▸ **TASK INSTRUCTIONS**:
Could you give the lines from the one with "In height, does" through the one with "236 centimetres", both included, as a two-column CSV headed text and answer? Put each line's text and its answer in one row, wrapping every field in quotation marks and turning any line breaks into spaces.

Records:
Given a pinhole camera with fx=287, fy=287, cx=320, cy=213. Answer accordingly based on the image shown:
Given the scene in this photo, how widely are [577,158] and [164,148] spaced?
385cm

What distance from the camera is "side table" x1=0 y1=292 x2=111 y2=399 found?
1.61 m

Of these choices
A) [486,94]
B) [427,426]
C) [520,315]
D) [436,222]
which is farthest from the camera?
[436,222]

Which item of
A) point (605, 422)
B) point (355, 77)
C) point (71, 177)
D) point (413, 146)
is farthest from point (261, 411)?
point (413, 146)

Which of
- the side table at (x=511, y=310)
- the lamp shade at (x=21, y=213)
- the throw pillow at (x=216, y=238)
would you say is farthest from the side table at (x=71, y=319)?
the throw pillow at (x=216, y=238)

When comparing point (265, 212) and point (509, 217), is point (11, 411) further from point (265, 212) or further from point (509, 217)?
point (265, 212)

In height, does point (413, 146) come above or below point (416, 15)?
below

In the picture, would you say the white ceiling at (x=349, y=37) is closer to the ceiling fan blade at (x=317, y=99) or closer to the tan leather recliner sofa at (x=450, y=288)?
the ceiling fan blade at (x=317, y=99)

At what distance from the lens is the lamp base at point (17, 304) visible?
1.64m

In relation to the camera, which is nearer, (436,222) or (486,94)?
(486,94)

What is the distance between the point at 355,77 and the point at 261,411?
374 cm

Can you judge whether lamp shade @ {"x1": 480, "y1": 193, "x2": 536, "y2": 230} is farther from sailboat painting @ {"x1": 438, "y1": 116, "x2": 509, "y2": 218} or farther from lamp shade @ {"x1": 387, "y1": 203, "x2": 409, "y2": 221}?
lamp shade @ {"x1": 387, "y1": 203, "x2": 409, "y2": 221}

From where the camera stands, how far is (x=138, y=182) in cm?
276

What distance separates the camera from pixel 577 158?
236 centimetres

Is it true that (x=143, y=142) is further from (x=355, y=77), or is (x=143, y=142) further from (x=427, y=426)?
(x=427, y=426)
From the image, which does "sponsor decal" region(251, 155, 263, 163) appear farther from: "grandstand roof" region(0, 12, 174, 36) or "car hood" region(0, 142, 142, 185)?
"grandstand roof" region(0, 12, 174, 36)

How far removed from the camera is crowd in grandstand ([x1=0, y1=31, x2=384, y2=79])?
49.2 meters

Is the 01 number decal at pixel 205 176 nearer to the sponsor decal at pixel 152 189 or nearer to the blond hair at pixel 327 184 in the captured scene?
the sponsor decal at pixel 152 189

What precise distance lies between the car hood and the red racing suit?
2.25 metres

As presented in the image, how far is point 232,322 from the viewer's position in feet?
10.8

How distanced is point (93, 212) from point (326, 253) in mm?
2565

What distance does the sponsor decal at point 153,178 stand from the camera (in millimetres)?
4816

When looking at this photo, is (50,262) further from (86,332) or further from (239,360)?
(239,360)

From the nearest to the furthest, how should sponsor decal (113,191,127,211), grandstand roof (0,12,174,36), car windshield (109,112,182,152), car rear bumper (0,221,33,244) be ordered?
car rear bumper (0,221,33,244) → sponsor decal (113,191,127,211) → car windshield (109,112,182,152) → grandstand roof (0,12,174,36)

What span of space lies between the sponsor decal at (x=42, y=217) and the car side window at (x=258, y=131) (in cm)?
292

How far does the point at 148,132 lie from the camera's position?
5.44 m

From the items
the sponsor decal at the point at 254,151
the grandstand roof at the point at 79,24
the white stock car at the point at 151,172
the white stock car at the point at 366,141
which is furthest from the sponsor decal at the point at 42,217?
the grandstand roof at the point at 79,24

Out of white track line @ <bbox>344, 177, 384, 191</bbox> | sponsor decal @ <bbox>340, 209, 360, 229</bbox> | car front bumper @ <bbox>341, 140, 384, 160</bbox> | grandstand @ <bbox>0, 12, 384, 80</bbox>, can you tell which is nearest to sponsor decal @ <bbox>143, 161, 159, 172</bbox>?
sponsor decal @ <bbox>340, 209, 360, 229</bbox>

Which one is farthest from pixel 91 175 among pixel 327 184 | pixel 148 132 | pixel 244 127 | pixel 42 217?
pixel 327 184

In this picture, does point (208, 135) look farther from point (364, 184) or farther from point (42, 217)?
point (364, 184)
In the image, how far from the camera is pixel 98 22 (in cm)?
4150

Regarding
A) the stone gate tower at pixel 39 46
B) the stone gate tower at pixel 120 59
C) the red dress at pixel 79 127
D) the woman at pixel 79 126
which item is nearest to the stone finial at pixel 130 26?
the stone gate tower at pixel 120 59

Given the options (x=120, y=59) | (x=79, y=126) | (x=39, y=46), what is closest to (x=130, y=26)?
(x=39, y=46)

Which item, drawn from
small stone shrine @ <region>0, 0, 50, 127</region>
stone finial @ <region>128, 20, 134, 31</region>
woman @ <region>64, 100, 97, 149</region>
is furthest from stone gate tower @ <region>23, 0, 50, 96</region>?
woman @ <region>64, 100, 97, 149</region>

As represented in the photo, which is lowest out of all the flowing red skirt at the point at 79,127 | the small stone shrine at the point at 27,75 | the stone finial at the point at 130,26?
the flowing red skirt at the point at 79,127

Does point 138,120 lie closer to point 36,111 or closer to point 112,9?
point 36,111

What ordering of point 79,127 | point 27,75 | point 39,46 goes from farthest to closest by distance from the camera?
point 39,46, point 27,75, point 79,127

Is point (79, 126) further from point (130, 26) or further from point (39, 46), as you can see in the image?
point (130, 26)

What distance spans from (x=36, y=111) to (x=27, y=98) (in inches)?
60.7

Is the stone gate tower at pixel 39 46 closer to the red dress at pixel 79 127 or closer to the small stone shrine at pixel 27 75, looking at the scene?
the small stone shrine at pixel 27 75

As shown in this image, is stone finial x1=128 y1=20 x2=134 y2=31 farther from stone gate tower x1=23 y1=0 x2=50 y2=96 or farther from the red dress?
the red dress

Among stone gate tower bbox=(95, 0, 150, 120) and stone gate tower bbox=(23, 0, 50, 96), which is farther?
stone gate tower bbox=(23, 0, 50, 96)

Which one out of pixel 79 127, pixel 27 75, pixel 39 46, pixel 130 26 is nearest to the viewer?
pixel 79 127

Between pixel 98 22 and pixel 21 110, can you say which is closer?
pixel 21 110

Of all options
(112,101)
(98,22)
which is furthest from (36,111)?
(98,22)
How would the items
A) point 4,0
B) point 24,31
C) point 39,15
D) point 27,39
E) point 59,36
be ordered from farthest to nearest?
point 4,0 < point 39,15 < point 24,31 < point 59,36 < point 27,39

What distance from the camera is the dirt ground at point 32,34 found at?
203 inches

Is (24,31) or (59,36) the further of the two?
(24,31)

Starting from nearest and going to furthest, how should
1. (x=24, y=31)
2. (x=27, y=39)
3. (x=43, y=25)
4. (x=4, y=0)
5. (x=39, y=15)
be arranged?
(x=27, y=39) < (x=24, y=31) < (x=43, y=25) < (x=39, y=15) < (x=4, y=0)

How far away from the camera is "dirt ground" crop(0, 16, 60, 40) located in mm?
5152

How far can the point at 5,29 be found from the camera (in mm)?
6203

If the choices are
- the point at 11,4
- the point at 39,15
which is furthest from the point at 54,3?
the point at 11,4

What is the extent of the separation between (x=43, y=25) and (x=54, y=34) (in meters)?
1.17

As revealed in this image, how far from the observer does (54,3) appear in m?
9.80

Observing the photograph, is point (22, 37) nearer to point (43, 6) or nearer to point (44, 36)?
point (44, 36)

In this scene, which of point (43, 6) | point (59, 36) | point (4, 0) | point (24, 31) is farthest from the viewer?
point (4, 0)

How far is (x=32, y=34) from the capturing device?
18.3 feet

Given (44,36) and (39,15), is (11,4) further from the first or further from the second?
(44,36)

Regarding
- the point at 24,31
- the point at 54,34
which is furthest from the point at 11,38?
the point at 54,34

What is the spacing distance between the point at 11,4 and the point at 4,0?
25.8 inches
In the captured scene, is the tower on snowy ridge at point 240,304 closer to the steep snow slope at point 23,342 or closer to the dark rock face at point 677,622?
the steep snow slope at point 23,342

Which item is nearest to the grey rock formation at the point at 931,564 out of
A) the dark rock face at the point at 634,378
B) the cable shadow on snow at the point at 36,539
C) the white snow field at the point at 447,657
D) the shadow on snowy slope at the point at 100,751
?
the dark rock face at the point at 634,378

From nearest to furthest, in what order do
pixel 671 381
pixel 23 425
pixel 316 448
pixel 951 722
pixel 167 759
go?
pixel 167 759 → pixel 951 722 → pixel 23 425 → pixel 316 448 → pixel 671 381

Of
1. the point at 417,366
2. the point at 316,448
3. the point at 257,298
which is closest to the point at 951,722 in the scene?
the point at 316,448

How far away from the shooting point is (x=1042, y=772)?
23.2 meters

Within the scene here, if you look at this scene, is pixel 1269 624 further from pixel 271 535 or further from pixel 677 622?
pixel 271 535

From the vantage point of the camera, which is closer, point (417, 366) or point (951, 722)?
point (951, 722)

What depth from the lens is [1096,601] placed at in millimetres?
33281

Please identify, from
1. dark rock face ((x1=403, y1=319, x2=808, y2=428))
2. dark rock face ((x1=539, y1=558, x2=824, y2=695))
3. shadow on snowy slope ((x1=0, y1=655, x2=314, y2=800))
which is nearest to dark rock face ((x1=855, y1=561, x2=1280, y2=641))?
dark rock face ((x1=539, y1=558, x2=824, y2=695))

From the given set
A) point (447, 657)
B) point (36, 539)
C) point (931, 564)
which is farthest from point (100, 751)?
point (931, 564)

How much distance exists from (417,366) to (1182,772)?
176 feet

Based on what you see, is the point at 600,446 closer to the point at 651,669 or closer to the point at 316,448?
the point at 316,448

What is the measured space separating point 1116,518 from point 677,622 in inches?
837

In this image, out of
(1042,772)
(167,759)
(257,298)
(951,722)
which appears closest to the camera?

▸ **EXERCISE RESPONSE**:
text,answer
"In height, does point (413, 146) come above or below point (416, 15)?","below"
"In the picture, would you say the white ceiling at (x=349, y=37) is closer to the ceiling fan blade at (x=317, y=99) or closer to the tan leather recliner sofa at (x=450, y=288)?","the ceiling fan blade at (x=317, y=99)"
"At what distance from the lens is the lamp base at point (17, 304) visible?","1.64m"
"In relation to the camera, which is nearer, (436,222) or (486,94)?","(486,94)"
"What is the distance between the point at 355,77 and the point at 261,411?","374 cm"
"Can you judge whether lamp shade @ {""x1"": 480, ""y1"": 193, ""x2"": 536, ""y2"": 230} is farther from sailboat painting @ {""x1"": 438, ""y1"": 116, ""x2"": 509, ""y2"": 218} or farther from lamp shade @ {""x1"": 387, ""y1"": 203, ""x2"": 409, ""y2"": 221}?","lamp shade @ {""x1"": 387, ""y1"": 203, ""x2"": 409, ""y2"": 221}"
"From where the camera stands, how far is (x=138, y=182) in cm?","276"
"What distance separates the camera from pixel 577 158?","236 centimetres"